The last time she combed and put up her hair.

The last time she picked up a pen and tried to write her own name.

Each of these moments, a little marker.

And now, this Christmas in the nursing home, I wheel her over to the piano, and with such focus she presses the keys, and the hammer hits, and a note rings out, and then another one, and another. Christmas music plays in the background and somewhere in her brain a note of recognition is struck and she starts to sing. One word, not more than one word, but she is humming the tune.

And then, as always, a kiss.

 

Beth Whitman lives in Maine and is a member of Belfast Cohousing and Ecovillage, a developing community on the coast of Maine focused on multigenerational living and sustainability.

 



10 Responses to “Tis The Season: A Daughter’s Journal”

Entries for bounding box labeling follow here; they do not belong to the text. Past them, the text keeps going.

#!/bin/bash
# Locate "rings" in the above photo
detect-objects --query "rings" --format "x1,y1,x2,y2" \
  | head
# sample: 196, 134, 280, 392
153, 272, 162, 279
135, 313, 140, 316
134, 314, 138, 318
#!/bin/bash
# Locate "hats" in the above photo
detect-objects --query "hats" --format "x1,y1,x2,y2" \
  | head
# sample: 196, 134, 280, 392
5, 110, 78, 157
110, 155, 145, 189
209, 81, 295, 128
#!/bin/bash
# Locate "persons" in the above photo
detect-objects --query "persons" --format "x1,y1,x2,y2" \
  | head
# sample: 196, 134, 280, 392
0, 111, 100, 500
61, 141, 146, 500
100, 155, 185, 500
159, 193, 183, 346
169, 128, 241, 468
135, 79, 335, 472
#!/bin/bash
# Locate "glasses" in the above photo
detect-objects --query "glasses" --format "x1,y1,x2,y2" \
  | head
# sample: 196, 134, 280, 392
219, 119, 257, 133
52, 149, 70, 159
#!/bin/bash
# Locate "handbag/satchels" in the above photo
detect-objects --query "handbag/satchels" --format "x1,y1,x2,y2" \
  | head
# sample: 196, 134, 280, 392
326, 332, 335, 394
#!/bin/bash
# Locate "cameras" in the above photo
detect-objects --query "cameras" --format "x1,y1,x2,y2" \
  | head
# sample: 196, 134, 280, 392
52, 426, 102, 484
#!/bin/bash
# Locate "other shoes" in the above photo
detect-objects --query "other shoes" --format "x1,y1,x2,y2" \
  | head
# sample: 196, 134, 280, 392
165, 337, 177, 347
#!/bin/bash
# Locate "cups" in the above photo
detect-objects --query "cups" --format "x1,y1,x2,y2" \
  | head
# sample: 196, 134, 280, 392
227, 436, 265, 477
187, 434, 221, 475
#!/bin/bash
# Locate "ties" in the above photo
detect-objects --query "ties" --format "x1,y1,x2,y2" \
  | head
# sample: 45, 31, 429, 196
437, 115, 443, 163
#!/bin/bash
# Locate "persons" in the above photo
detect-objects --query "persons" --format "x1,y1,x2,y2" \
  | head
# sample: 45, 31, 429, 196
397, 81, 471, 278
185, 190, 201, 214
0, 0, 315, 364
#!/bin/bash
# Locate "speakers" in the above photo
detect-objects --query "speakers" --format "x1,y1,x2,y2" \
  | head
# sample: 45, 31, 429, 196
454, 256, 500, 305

  1. Gregory Blanton says:

    This brings tears to my eyes! Tears of love, hope, fear, compassion and happiness. My mother also suffers from Alzheimer and this past year has brought on many changes. She has become so less functional and you can see it tearing her apart piece by piece. There are only a few things that still bring back that beautiful smile. i will try to get her to help put up Christmas things this week and hope for the best SMILE I have seen in some time.

  2. Julie B says:

    So very dear, Beth. So very dear. Love to you all.

  3. Coleen O'Connell says:

    It is like we mark the baby’s first year… the first time she smiled, the first time she rolled over. Now you are marking the end of life Beth. No less important and you do it with such love and grace. No shame, no repungence, just carefully taking stock of her decline and marking it in your blog. Sadness for sure but such acceptance as well. Thank you for sharing your journey. You give us all a huge and wonderful gift.

  4. There really are a lot of subtle things they stop doing, and each one still surprises me. Sometimes she is able to remember what she’s forgotten, or do something she couldn’t do a few days or weeks ago. It’s a job to manage the ins and outs of what she can do, let alone remain patient with the endless repetitions. These loops of memory makes me realize what is really important, and whether being aggravated is the worst thing in the world that it sometimes seems like it is! I am an only child too, and not married so I am doing this alone. I left my job a year ago to care for her, after she lived with me for a year and could manage the alone time less and less. We’re on year three now. cShe is starting to forget names of my animals but whatever she calls them, they are good for her. I really have to watch her because she likes to feed them treats and can’t remember that she’s already fed them. Keeping their weight under control is a job, too. LIke you, I am writing a book about my experiences with her. I can really appreciate what you are going through.